77. Dance Dance Revolution (1998)
No matter how many Guitar Heroes or Rock Bands come out, DDR will always be THE rhythm game for me. Dance Dance Revolution represents the end of the arcade era. The last great bastion of smelly gamers playing video games in public. It’s perfect in its essence. DDR is hard to start, difficult to master, but it pushes you to be better. DDR is also one of the few games that could also count as a workout. The Revolution was one of my first experiences with real exercise, so I will always feel indebted to Konami. DDR is a great deal of fun, even if it makes you look like a doofus.
76. Soul Calibur (1999)
Sega’s Dreamcast is an underrated gem. Soul Calibur is one of the reasons that made this system a MUST BUY back in 1999. Every great console should launch with a great fighting game and the DC had no shortage of great fighting games at launch. Soul Calibur is not only a great fighting game, but it represents the pinnacle of 3D fighting. Few fighting games match it’s fluidity and expansiveness have made it a landmark moment for fighting games.
75. Earthbound (1994)
I unfortunately did not play Earthbound in the 1990s. I was forced to wait until I could get it on Nintendo’s Virtual Console to play it. I’m upset that I didn’t experience it as a kid, because it definitely is a game that would speak to a pre-teen and his friends. Earthbound is an addictive and fun JRPG that hits all the classic Nintendo story beats. There’s a strange-yet-captivating plot about aliens and stars kids with exceptional powers. What makes Earthbound so great is its ability to tell a fun and lighthearted story that isn’t afraid of necessary weight. It’s an enchanting game, and its weird story and funky music make it a perfect package. A MUST for any JRPG fan.
━━━━━━━━━━━━━━━━━━━━━━━━━━━━━━
## Instructions
A) Write out the portion of the video game list between "77. Dance Dance" and "like a doofus.", inclusive, keeping the original wording unchanged.
B) In the video game list, on what platform did the writer eventually get to play Earthbound?
The entries that follow the video game list are unrelated material.

## Data records
━━━━━━━━━━━━━━━━━━━━━━━━━━━━━━
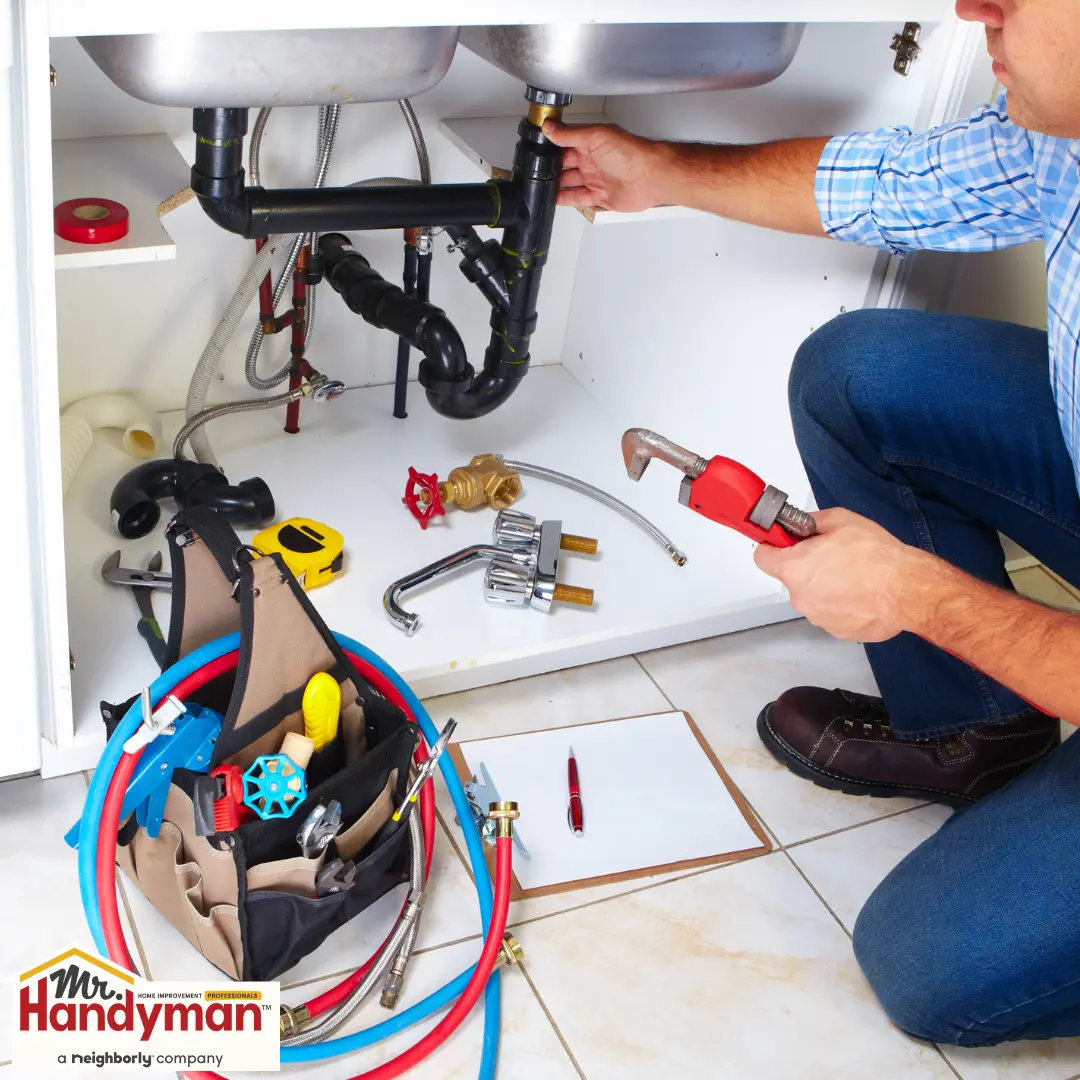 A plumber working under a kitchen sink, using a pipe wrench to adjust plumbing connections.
━━━━━━━━━━━━━━━━━━━━━━━━━━━━━━
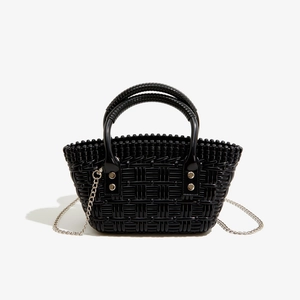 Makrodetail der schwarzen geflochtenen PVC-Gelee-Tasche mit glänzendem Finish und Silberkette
━━━━━━━━━━━━━━━━━━━━━━━━━━━━━━
## Answers
A)
77. Dance Dance Revolution (1998)
No matter how many Guitar Heroes or Rock Bands come out, DDR will always be THE rhythm game for me. Dance Dance Revolution represents the end of the arcade era. The last great bastion of smelly gamers playing video games in public. It’s perfect in its essence. DDR is hard to start, difficult to master, but it pushes you to be better. DDR is also one of the few games that could also count as a workout. The Revolution was one of my first experiences with real exercise, so I will always feel indebted to Konami. DDR is a great deal of fun, even if it makes you look like a doofus.

B) On Nintendo's Virtual Console.